New research and applications of research build on established results from previous research. The chain, whereby new scientific discoveries and innovation built on previously established research results, can only work optimally if results are made openly available to the scientific community. This is the Open Science paradigm. 

At FNR, Open Science is a high priority, as we believe that research can most efficiently contribute to solving the World’s most pressing problems when research outputs are openly shared. The fight against the Covid-19 pandemic has been a stunning triumph for Open Science. Never before have so many research outputs been openly shared – with spectacular results: The SARS-CoV-2 genome was sequenced and shared just 10 days after the first cases were reported.
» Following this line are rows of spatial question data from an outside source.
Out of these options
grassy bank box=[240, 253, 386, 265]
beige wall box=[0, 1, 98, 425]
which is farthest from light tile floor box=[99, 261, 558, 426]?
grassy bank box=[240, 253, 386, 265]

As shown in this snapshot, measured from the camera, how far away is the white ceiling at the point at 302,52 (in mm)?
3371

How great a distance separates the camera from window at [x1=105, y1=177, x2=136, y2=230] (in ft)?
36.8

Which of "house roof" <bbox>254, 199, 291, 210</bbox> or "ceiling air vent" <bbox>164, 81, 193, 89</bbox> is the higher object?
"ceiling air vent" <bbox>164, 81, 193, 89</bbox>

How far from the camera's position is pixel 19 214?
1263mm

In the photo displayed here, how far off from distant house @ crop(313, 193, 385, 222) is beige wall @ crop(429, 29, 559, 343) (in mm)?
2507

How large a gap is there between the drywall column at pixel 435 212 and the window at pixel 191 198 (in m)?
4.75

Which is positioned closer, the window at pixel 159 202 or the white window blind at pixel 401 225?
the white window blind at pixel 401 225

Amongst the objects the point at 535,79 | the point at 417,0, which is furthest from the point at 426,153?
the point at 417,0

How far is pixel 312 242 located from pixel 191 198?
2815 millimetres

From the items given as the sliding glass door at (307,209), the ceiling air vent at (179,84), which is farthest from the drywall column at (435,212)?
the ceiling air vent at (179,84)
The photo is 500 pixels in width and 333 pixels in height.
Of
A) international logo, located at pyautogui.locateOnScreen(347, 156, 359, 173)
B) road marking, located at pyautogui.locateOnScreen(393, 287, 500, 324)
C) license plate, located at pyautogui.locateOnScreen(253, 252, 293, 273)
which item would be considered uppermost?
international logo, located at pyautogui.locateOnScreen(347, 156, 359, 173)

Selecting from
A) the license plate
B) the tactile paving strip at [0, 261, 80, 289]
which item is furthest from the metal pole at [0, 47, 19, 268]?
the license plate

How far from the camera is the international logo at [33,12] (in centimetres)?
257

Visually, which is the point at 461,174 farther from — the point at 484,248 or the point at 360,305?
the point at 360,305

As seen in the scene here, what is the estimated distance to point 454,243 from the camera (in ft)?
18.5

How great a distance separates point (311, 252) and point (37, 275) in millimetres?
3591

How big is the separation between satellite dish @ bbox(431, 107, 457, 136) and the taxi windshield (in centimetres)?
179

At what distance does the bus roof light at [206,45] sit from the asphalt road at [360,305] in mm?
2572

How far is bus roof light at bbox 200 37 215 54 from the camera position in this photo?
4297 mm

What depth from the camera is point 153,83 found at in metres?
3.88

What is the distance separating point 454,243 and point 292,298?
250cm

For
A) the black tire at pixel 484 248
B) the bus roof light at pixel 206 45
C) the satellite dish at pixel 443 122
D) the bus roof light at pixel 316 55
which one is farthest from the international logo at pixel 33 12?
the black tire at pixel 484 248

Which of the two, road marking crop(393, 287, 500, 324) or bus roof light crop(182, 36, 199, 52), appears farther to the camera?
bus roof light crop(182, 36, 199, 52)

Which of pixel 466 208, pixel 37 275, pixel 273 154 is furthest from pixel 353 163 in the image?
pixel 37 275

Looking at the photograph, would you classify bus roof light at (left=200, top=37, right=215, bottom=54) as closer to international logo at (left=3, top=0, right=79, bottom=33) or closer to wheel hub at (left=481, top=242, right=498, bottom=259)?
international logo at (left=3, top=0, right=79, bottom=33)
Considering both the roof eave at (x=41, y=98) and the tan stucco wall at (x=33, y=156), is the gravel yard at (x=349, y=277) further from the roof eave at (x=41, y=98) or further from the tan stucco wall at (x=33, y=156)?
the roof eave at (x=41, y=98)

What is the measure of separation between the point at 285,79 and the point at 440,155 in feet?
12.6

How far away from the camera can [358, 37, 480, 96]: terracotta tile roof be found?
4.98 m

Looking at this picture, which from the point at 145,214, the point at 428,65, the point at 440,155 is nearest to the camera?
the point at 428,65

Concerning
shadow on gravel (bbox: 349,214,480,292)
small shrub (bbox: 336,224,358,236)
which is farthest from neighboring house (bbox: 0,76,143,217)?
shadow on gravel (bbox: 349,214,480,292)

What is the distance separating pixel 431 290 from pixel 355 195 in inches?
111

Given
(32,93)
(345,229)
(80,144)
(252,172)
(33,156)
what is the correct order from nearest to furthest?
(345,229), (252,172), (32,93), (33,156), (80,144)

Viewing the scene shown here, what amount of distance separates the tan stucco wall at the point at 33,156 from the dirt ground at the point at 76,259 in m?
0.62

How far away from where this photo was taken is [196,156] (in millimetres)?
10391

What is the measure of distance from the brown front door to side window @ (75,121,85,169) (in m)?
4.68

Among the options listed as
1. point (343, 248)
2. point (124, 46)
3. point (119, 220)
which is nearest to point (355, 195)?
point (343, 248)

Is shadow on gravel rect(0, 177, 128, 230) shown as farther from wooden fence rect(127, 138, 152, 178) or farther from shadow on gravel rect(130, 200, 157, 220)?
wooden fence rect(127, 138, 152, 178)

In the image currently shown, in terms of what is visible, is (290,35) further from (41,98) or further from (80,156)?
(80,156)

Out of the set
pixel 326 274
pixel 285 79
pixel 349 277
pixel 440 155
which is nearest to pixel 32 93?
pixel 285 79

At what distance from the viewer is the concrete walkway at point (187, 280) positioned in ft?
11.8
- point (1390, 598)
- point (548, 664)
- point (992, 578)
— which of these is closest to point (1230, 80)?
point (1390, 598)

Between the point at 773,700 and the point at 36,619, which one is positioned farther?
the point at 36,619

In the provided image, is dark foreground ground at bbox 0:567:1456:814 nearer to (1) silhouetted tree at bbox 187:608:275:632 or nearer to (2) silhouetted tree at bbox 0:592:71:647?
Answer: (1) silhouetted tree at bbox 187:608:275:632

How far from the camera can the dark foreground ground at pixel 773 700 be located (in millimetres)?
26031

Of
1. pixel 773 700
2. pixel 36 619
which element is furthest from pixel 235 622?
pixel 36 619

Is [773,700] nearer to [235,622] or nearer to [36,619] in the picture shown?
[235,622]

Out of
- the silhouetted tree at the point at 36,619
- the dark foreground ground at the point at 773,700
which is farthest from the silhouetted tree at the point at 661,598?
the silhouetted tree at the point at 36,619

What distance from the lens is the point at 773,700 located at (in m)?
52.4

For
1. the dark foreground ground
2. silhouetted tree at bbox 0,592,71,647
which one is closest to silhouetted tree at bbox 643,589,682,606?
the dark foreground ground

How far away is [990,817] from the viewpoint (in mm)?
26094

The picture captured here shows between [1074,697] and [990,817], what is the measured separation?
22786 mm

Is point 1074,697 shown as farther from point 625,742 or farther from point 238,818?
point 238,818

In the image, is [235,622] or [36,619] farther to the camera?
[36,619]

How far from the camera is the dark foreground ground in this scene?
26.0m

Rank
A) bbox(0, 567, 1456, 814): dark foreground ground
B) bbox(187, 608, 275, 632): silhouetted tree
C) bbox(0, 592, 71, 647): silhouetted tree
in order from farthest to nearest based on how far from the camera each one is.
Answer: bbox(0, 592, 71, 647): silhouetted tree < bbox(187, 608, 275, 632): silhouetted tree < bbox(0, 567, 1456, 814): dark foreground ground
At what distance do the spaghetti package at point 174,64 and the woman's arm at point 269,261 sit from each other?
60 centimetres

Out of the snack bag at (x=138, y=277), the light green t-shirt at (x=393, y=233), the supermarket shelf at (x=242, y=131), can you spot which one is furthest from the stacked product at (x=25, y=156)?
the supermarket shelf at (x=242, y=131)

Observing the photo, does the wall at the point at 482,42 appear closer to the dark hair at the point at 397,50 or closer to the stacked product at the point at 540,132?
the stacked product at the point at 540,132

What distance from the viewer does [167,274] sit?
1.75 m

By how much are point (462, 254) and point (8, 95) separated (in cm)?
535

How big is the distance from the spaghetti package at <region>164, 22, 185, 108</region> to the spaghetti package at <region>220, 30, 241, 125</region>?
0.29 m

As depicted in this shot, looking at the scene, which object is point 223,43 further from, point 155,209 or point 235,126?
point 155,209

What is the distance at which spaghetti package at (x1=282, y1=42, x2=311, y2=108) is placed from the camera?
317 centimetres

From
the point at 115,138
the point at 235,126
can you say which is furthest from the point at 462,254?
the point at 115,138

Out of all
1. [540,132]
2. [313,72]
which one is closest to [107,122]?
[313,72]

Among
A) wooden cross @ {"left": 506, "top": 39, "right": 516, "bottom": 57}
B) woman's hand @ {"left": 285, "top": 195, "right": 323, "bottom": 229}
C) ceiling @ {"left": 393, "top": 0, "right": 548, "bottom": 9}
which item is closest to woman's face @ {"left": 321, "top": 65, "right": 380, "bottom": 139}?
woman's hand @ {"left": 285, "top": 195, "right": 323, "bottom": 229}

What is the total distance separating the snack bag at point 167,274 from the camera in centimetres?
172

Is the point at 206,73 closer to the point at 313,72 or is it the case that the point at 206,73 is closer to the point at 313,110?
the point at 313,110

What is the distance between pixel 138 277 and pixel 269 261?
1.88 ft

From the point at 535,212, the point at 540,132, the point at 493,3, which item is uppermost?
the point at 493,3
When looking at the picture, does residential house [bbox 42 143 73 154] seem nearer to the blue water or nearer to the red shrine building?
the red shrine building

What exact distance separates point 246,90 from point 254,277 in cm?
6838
The company Moderna got its vaccine into Phase 1 clinical trials just 66 days after the new virus’s genome was first uploaded. 

In times of fake news and alternative theories, it is also important to restate that only results that can be discussed, challenged, and, where appropriate, tested and reproduced by others qualify as “scientific”. Science as an institution can therefore only function properly if research results are made openly available to the community so that they can be submitted to the test and scrutiny of other researchers. 

The UNESCO Recommendation on Open Science was adopted by the General Conference of UNESCO at its 41st session in November 2021 as the first international framework for Open Science policy and practice. It provides a comprehensive overview of the scope, definition, and benefits of Open Science. 

Together with Open Access publishing, providing access to research data contributes to the goal of Open Science.  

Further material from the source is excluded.